▶ [TEXT SHOWN]
┄┄┄┄┄┄┄┄┄┄
• Filipe Manana's avatar
    btrfs: avoid unnecessary lock and leaf splits when updating inode in the log · 2ac691d8
    Filipe Manana authored
    During a fast fsync, if we have already fsynced the file before and in the
    current transaction, we can make the inode item update more efficient and
    avoid acquiring a write lock on the leaf's parent.
    
    To update the inode item we are always using btrfs_insert_empty_item() to
    get a path pointing to the inode item, which calls btrfs_search_slot()
    with an "ins_len" argument of 'sizeof(struct btrfs_inode_item) +
    sizeof(struct btrfs_item)', and that always results in the search taking
    a write lock on the level 1 node that is the parent of the leaf that
    contains the inode item. This adds unnecessary lock contention on log
    trees when we have multiple fsyncs in parallel against inodes in the same
    subvolume, which has a very significant impact due to the fact that log
    trees are short lived and their height very rarely goes beyond level 2.
    
    Also, by using btrfs_insert_empty_item() when we need to update the inode
    item, we also end up splitting the leaf of the existing inode item when
    the leaf has an amount of free space smaller than the size of an inode
    item.
    
    Improve this by using btrfs_seach_slot(), with a 0 "ins_len" argument,
    when we know the inode item already exists in the log. This avoids these
    two inefficiencies.
    
    The following script, using fio, was used to perform the tests:
    
      $ cat fio-test.sh
      #!/bin/bash
    
      DEV=/dev/nvme0n1
      MNT=/mnt/nvme0n1
      MOUNT_OPTIONS="-o ssd"
      MKFS_OPTIONS="-d single -m single"
┄┄┄┄┄┄┄┄┄┄
▶ [COLLECTED MATERIAL]
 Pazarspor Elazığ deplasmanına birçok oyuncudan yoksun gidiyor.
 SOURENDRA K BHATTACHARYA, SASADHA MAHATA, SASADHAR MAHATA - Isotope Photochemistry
┄┄┄┄┄┄┄┄┄┄
▶ [YOUR TASKS]
(a) According to the btrfs commit message, beyond what level does the height of log trees very rarely go?
(b) Continue the btrfs commit message from the point where it stops.

▶ [SOLVED PROBLEMS]
(a) Level 2.

(b)
      if [ $# -ne 4 ]; then
        echo "Use $0 NUM_JOBS FILE_SIZE FSYNC_FREQ BLOCK_SIZE"
        exit 1
      fi
    
      NUM_JOBS=$1
      FILE_SIZE=$2
      FSYNC_FREQ=$3
      BLOCK_SIZE=$4
    
      cat <<EOF > /tmp/fio-job.ini
      [writers]
      rw=randwrite
      fsync=$FSYNC_FREQ
      fallocate=none
      group_reporting=1
      direct=0
      bs=$BLOCK_SIZE
      ioengine=sync
      size=$FILE_SIZE
      directory=$MNT
      numjobs=$NUM_JOBS
      EOF
    
      echo "performance" | tee /sys/devices/system/cpu/cpu*/cpufreq/scaling_governor
    
      echo
      echo "Using config:"
      echo
      cat /tmp/fio-job.ini
      echo
      echo "mount options: $MOUNT_OPTIONS"
      echo
    
      umount $MNT &> /dev/null
      mkfs.btrfs -f $MKFS_OPTIONS $DEV
      mount $MOUNT_OPTIONS $DEV $MNT
    
      fio /tmp/fio-job.ini
      umount $MNT
    
    The tests were done on a physical machine, with 12 cores, 64G of RAM,
    using a NVMEe device and using a non-debug kernel config (the default one
    from Debian). The summary line from fio is provided below for each test
    run.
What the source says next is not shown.